Representation

Model Description

The model outlined in this card provides embedding representations of text. It powers the Embed and Classify endpoint.

Model architecture: Masked Language Model

Model release dates: See release notes

Models: small, large, multilingual-22-12

Model Card Author(s): Cohere Safety Team & Responsibility Council

Training Dataset: coheretext-unfiltered dataset

Safety Benchmarks

Performance has been evaluated on the following safety-related research benchmarks. These metrics are reported for the Small model.

ModelBenchmarkMetricStatistic
LargeStereoSetStereotype Score65.8502
StereoSetLanguage Modeling Score96.9383
SEATS3: EA/AA Names-
SEATS6: Male/Female, Career0.3322
SEATS7: Male/Female, Math/Arts0.4046
SEATS8: Male/Female, Science/Arts-
SEATS10: Young/Old-
SEATAngry Black Woman Stereotype - Terms-
SEATHeilman Double Bind - Male/Female, Achievement-
SEATHeilman Double Bind - Male/Female, Likeable-

For StereoSet Stereotype Score, 50 is best. For Language Modeling Score, 100 is best.

For SEAT tests, a dash "-" indicates no significant evidence of bias was found. Otherwise, a number indicates the bias effect size. We are researching how to expand our safety benchmarking to the multilingual context; multilingual benchmarks will be introduced in the future.

Intended Use Case

Embeddings may be used for purposes such as estimating semantic similarity between two sentences, choosing a sentence which is most likely to follow another sentence, sentiment analysis, topic extraction, or categorizing user feedback. Performance of embeddings will vary across use cases depending on the language, dialect, subject matter, and other qualities of the represented text.

Usage Notes

Always refer to the Usage Guidelines for guidance on using the Cohere Platform responsibly. Additionally, please consult the following model-specific usage notes:

Model Bias

There is extensive research into the social biases learned by language model embeddings (Bolukbasi et al., 2016; Manzini et al., 2019; Kurita et al., 2019; Zhao et al., 2019).
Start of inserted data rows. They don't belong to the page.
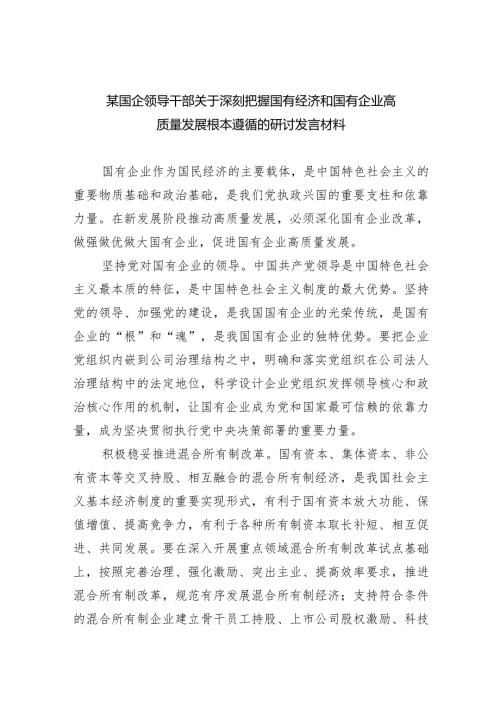 （7篇）某国企领导干部关于深刻把握国有经济和国有企业高质量发展根本遵循的研讨发言材料汇编供参考.docx
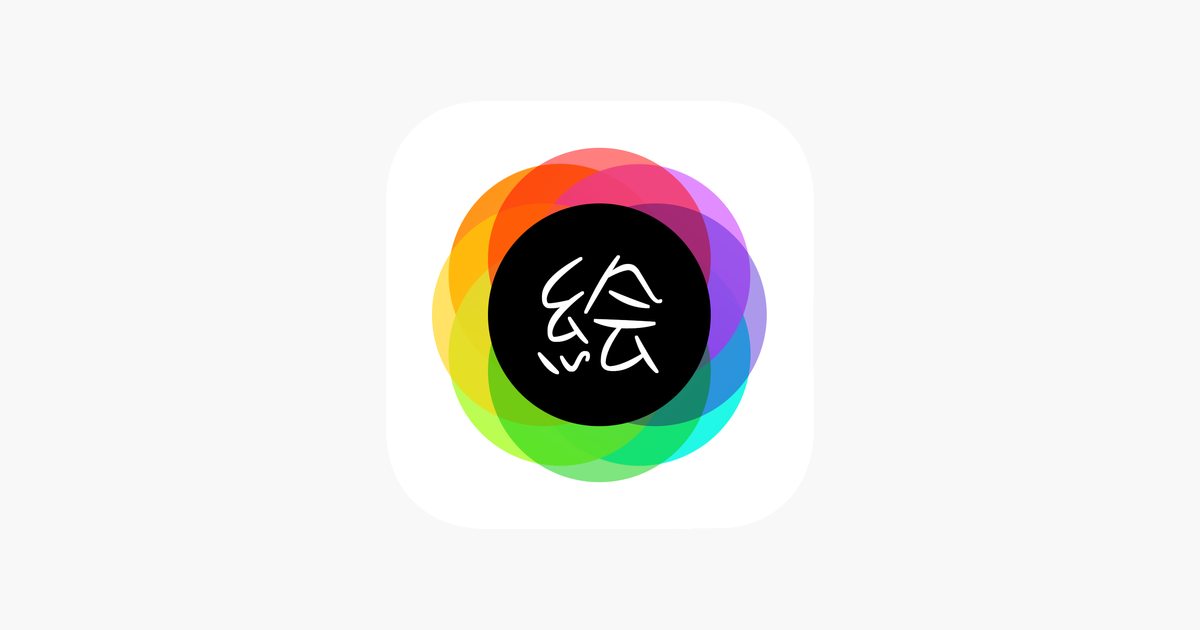 1200x630 kanji draw on the app store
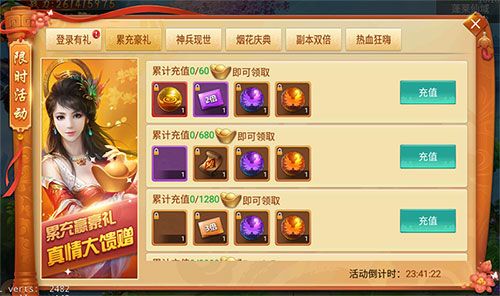 剑逆八荒3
We recommend that developers using the Representation model take this into account when building downstream text classification systems. Embeddings may inadvertently capture inaccurate associations between groups of people and attributes such as sentiment or toxicity. Using embeddings in downstream text classifiers may lead to biased systems that are sensitive to demographic groups mentioned in the inputs. For example, it is dangerous to use embeddings in CV ranking systems due to known gender biases in the representations (Kurita et al., 2019).

Technical Notes

  • English only: The model provides meaningful representations for English text only.
  • Distributional shift: Embeddings capture the state of the training data at the time it was scraped. Downstream classifiers will need to be validated or retrained upon release of new embedding models to ensure that they are still serving their intended purpose.
  • Longer texts: embed outputs are the aggregation of contextualized word embeddings; hence, the embeddings of longer inputs may not capture the meaning accurately across the entire sequence length.

Potential for Misuse

Guided by the NAACL Ethics Review Questions, we describe below the model-specific concerns around misuse of the Representation model. By documenting adverse use cases, we aim to encourage Cohere and its customers to prevent adversarial actors from leveraging our models to the following malicious ends.

Note: The examples in this section are not comprehensive and are only meant to illustrate our understanding of potential harms. The examples are meant to be more model-specific and tangible than those in the Usage Guidelines. Each of these malicious use cases violates our usage guidelines and Terms of Use, and Cohere reserves the right to restrict API access at any time.

  • Extraction of identity and demographic information: Using embeddings to classify the group identity or demographics of text authors or persons mentioned in a text. Group identification and private information should be consensually provided by individuals and not inferred by any automatic system.
  • Building purposefully opaque text classification systems: Algorithmic decisions that significantly affect people should be explainable to the persons affected; however, text classifications made using representations may not be explainable. A malicious actor may take advantage of this opacity to shield themselves from accountability for algorithmic decisions that may have disparate impact across demographic groups (Campolo and Crawford, 2020).
  • Human-outside-the-loop: Building downstream classifiers that serve as automated decision-making systems that have real-world consequences on people, where those decisions are made without a human-in-the-loop.